Rewrite all the entries below, substituting "woman's face" for "girl's face" and keeping everything else the same. Leave the pictures out of your answer.

───── GIVEN DATA ─────

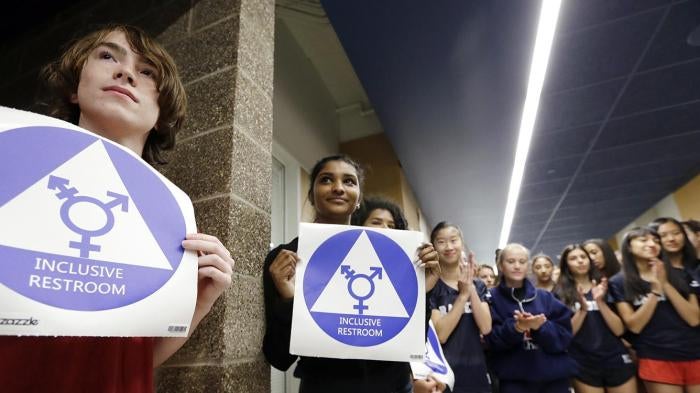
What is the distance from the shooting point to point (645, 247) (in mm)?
2660

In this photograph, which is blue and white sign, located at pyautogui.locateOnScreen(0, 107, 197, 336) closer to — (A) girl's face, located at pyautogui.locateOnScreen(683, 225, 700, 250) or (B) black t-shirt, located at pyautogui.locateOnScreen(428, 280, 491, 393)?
(B) black t-shirt, located at pyautogui.locateOnScreen(428, 280, 491, 393)

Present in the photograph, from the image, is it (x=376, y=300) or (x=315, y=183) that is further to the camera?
(x=315, y=183)

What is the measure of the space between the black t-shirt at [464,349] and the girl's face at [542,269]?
1674 mm

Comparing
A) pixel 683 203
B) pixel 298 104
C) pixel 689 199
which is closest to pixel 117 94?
pixel 298 104

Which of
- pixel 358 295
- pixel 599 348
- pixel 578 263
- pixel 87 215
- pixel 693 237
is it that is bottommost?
pixel 599 348

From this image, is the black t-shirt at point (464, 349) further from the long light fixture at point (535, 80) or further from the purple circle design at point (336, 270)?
the long light fixture at point (535, 80)

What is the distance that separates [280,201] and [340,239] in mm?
2549

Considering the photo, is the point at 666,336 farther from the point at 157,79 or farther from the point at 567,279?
the point at 157,79

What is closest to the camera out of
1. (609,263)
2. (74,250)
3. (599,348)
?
(74,250)

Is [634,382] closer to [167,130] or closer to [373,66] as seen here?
[373,66]

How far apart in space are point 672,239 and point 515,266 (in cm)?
125

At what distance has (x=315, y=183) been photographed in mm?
1537

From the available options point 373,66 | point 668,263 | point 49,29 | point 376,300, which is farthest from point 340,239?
point 668,263

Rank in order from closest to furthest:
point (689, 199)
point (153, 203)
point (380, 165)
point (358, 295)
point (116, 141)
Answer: point (153, 203), point (116, 141), point (358, 295), point (380, 165), point (689, 199)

─────

CORRECT OUTPUT –
What is the distance from the shooting point to point (645, 247) (in mm)?
2660

In this photograph, which is blue and white sign, located at pyautogui.locateOnScreen(0, 107, 197, 336) closer to — (A) woman's face, located at pyautogui.locateOnScreen(683, 225, 700, 250) or (B) black t-shirt, located at pyautogui.locateOnScreen(428, 280, 491, 393)?
(B) black t-shirt, located at pyautogui.locateOnScreen(428, 280, 491, 393)

Present in the photograph, from the image, is it (x=376, y=300) or (x=315, y=183) that is further to the camera?
(x=315, y=183)

What is the measure of the space between the black t-shirt at [464,349] and the woman's face at [542,269]?
1674 mm

Comparing
A) pixel 683 203
B) pixel 298 104
C) pixel 689 199
which is closest to pixel 117 94?
pixel 298 104

Which of
- pixel 358 295
- pixel 599 348
- pixel 578 263
- pixel 87 215
- pixel 693 237
is it that is bottommost?
pixel 599 348

From this image, is the black t-shirt at point (464, 349) further from the long light fixture at point (535, 80) or further from the purple circle design at point (336, 270)?
the long light fixture at point (535, 80)

What is the distance that separates [280,201] and [340,239] in mm?
2549

Considering the photo, is the point at 666,336 farther from the point at 157,79 or farther from the point at 567,279?
the point at 157,79

What is closest to the camera out of
1. (609,263)
2. (74,250)
3. (599,348)
?
(74,250)

Is [634,382] closer to [167,130] or closer to [373,66] as seen here?
[373,66]

How far apart in space are point 672,239 and point 515,266 (in cm)?
125

At what distance has (x=315, y=183) been photographed in mm?
1537

From the available options point 373,66 | point 668,263 | point 49,29 | point 376,300, which is farthest from point 340,239?
point 668,263

Rank in order from closest to furthest:
point (689, 199)
point (153, 203)
point (380, 165)
point (358, 295)
point (116, 141)
Answer: point (153, 203), point (116, 141), point (358, 295), point (380, 165), point (689, 199)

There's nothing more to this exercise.